Selon les indications, les caractéristiques individuelles du corps du patient, les prothèses peuvent être réalisées sur le principe du remplacement articulaire partiel ou total avec fixation cimentée, non cimentée ou hybride. Des prothèses uniques imitent complètement la mécanique et l'anatomie de l'articulation humaine "native" ou de ses composants individuels. Ils ont la plus grande résistance, les meilleures qualités de rigidité et d'élasticité, une excellente biocompatibilité avec le corps, les tissus biologiques et les fluides environnants. Les implants sont constitués d'alliages métalliques de haute technologie (titane, cobalt-chrome, etc. ). Les constructions complètes durent en moyenne 15 ans ou plus, mais à condition d'une opération idéalement réalisée et d'une rééducation postopératoire.

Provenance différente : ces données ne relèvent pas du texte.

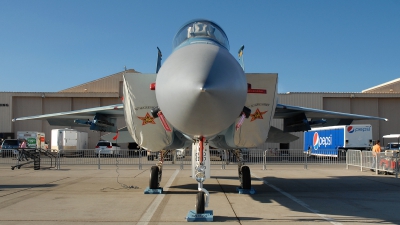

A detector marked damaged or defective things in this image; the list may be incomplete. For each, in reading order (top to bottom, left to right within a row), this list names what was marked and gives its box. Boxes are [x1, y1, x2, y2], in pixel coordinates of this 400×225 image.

pavement crack line [137, 169, 179, 225]
pavement crack line [217, 178, 242, 225]
pavement crack line [253, 172, 344, 225]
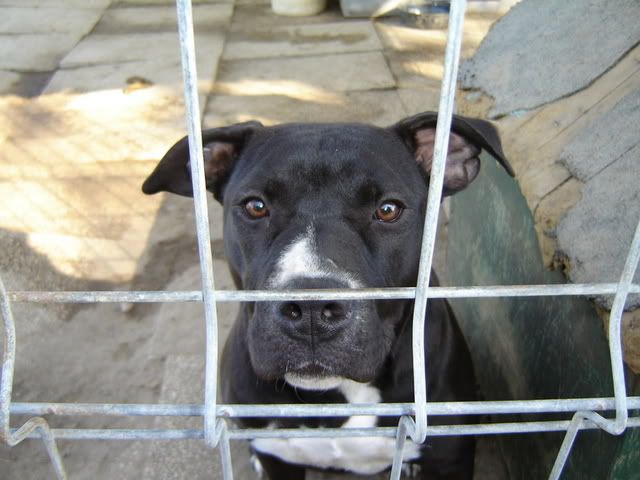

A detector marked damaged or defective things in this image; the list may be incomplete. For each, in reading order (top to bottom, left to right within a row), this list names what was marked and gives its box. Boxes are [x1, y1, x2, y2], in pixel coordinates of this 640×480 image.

cracked concrete block [0, 6, 104, 34]
cracked concrete block [94, 4, 234, 33]
cracked concrete block [0, 33, 84, 71]
cracked concrete block [222, 21, 382, 60]
cracked concrete block [218, 51, 392, 95]
cracked concrete block [462, 0, 640, 116]
cracked concrete block [202, 87, 408, 126]
cracked concrete block [560, 88, 640, 182]
cracked concrete block [556, 148, 640, 310]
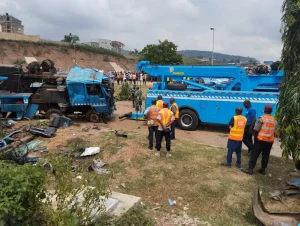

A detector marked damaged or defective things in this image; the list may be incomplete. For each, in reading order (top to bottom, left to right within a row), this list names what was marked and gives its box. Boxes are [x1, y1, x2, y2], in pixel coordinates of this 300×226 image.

overturned truck [0, 65, 116, 122]
crashed truck cab [65, 66, 116, 122]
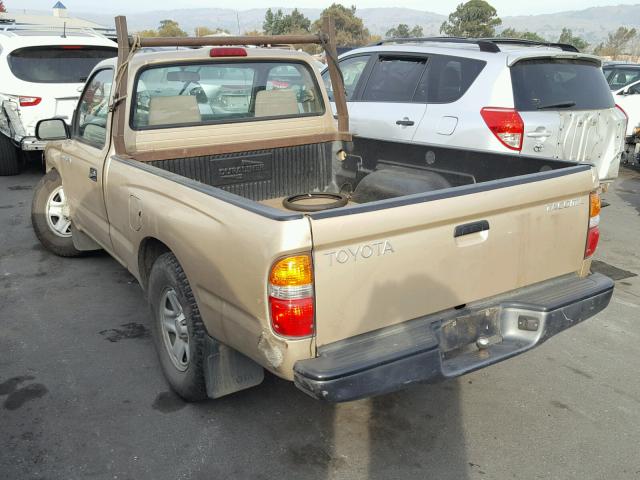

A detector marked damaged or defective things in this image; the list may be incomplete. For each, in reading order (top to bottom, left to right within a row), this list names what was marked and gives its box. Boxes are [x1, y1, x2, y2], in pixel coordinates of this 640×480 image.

wrecked vehicle [31, 16, 616, 404]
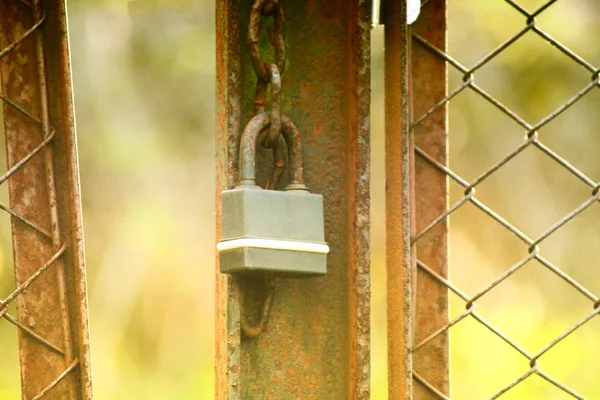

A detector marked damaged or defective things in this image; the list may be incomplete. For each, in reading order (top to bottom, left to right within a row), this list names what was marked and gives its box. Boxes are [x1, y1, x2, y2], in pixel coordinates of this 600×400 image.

corroded metal post [0, 1, 92, 398]
corroded metal post [216, 1, 370, 398]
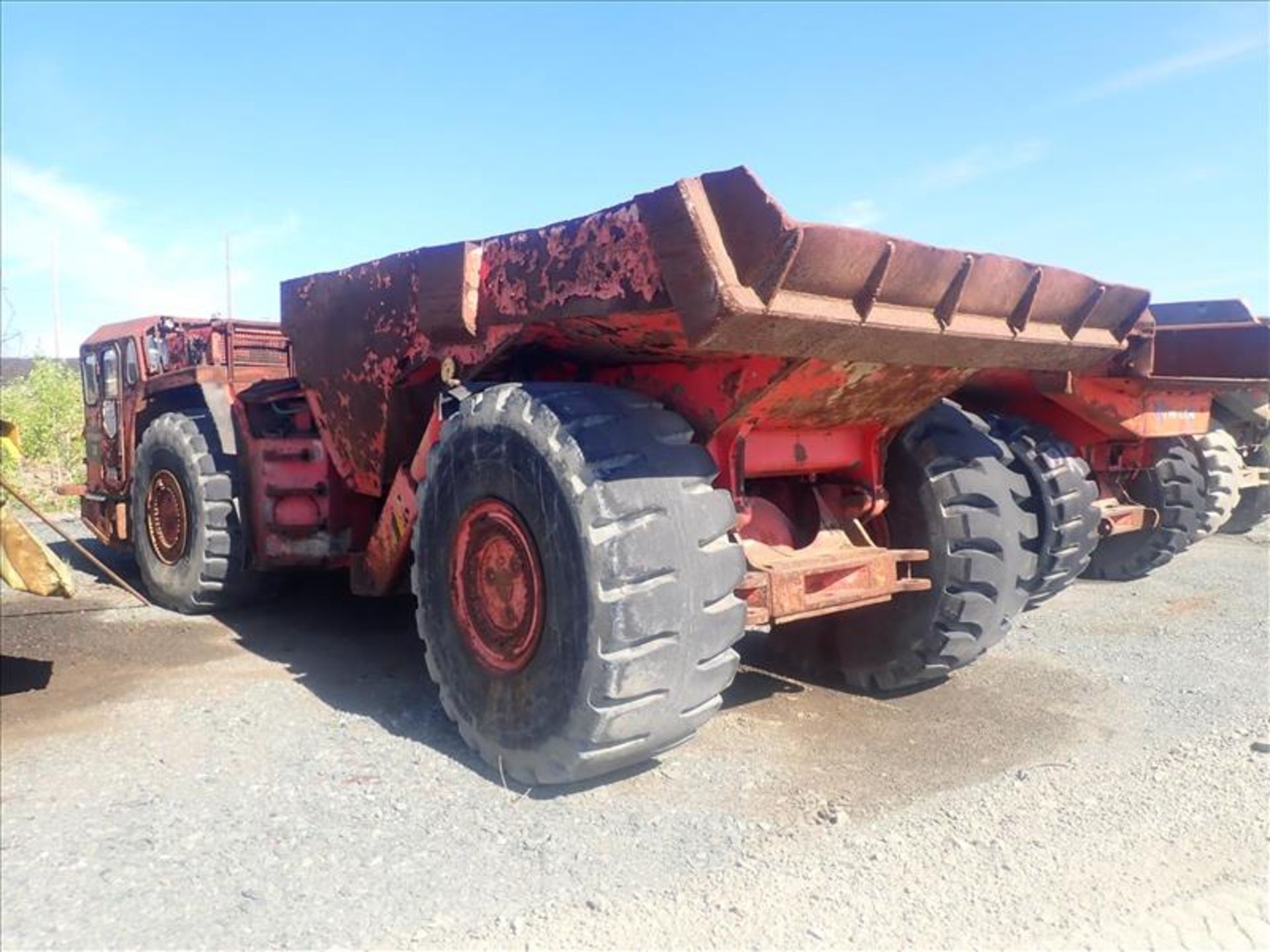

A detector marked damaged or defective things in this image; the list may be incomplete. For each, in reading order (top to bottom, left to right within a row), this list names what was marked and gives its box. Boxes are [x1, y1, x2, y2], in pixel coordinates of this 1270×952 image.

rusty metal body [77, 169, 1154, 624]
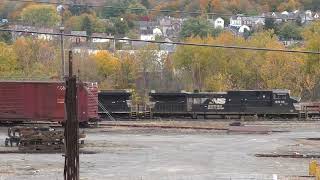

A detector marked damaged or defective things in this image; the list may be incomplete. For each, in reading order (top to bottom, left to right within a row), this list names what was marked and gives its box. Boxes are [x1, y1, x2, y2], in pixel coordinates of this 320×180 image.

rusty boxcar side [0, 81, 99, 123]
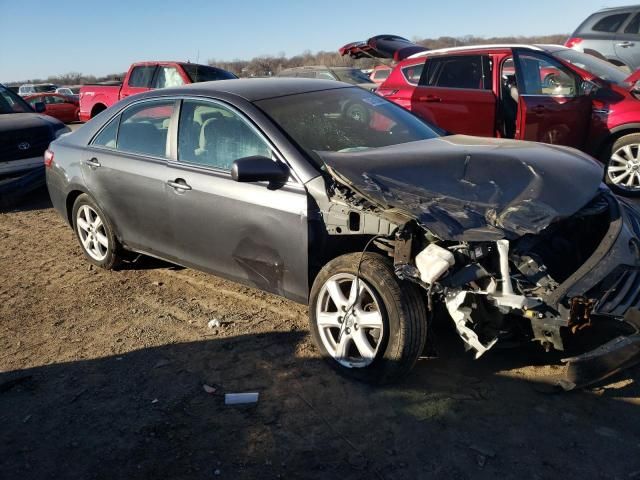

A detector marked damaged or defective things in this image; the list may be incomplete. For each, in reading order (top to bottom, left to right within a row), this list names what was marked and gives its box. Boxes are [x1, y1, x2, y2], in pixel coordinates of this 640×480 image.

damaged gray car [47, 78, 640, 386]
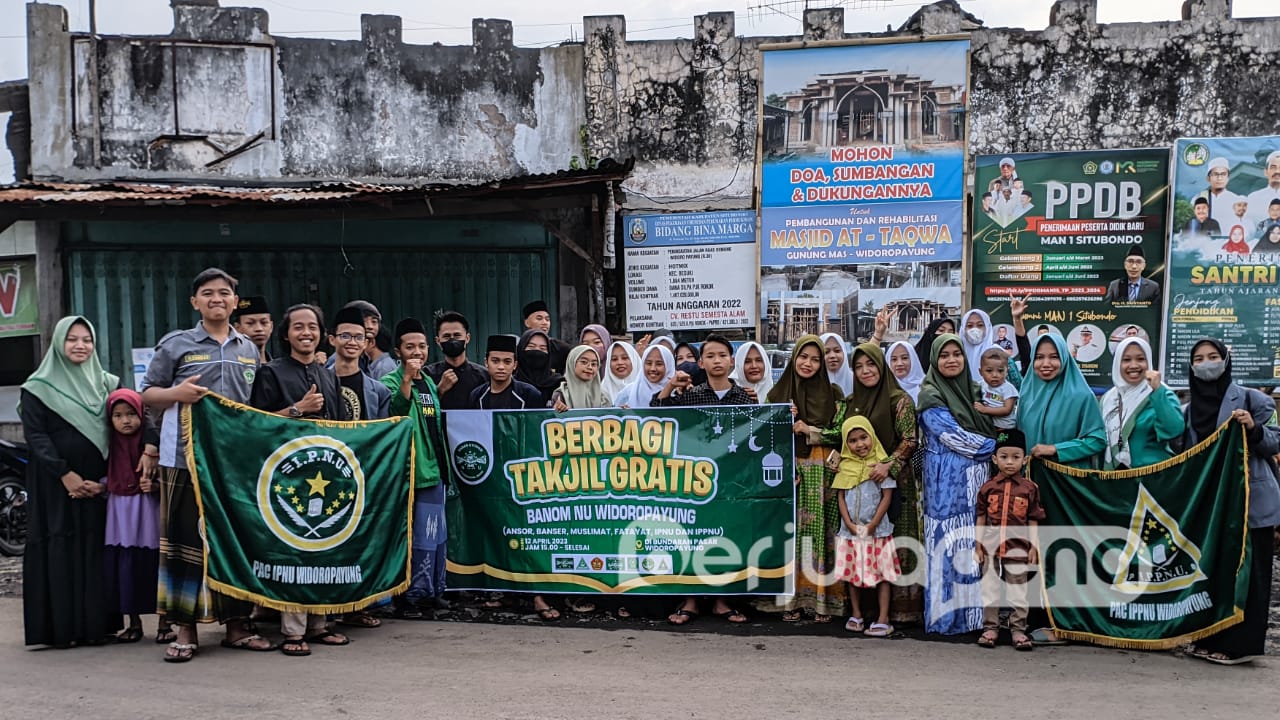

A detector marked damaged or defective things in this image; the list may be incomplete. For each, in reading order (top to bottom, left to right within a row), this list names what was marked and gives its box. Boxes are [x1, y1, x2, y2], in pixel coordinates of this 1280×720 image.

rusty metal awning [0, 158, 634, 208]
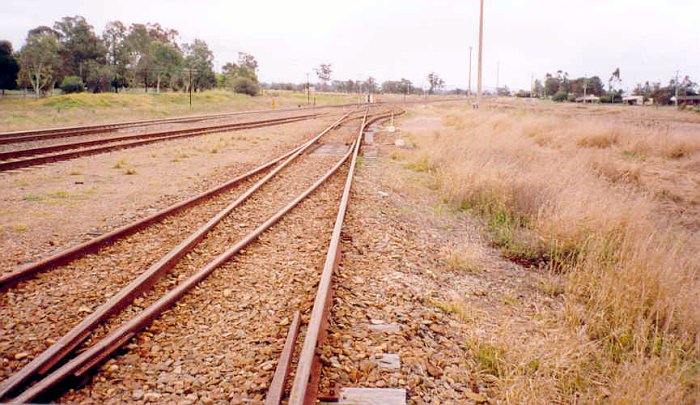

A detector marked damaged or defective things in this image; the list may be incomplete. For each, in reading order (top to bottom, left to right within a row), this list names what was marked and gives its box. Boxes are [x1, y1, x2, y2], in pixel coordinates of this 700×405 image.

rusty rail track [0, 113, 320, 171]
rusty rail track [0, 109, 372, 400]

Avant l'implantation de l'implant, l'articulation osseuse affectée est retirée, les surfaces des os articulaires subissent un traitement chirurgical soigneux et sont préparées pour l'installation de l'endoprothèse. Si un patient doit recevoir une endoprothèse totale, celle-ci consistera en une réplique artificielle entièrement assemblée d'une articulation de genou saine, comprenant :

  • un élément tibial fixe ou mobile en forme de plateforme sur tige, identique à la forme de la surface osseuse correspondante ;
  • un chausson en polyéthylène ("coussin" de calage), qui est fixé sur le composant tibial ;
  • le composant fémoral est de forme ronde, correspondant à la forme des condyles fémoraux ;
  • élément rotulien (pas toujours installé, seulement en mauvais état de la couche cartilagineuse de la rotule).

Le remplacement partiel (unicondylien) implique un remplacement mini-invasif de seulement la moitié de l'articulation du genou : l'articulation osseuse fémoro-tibiale médiale ou latérale. Après tout type d'endoprothèse, une rééducation complète est effectuée, visant à prévenir les séquelles postopératoires, à restaurer les muscles et les mouvements du membre prothétique. La rééducation après une arthroplastie du genou se poursuit jusqu'à ce que le patient se rétablisse complètement, ce qui prend généralement de 2, 5 à 4 mois.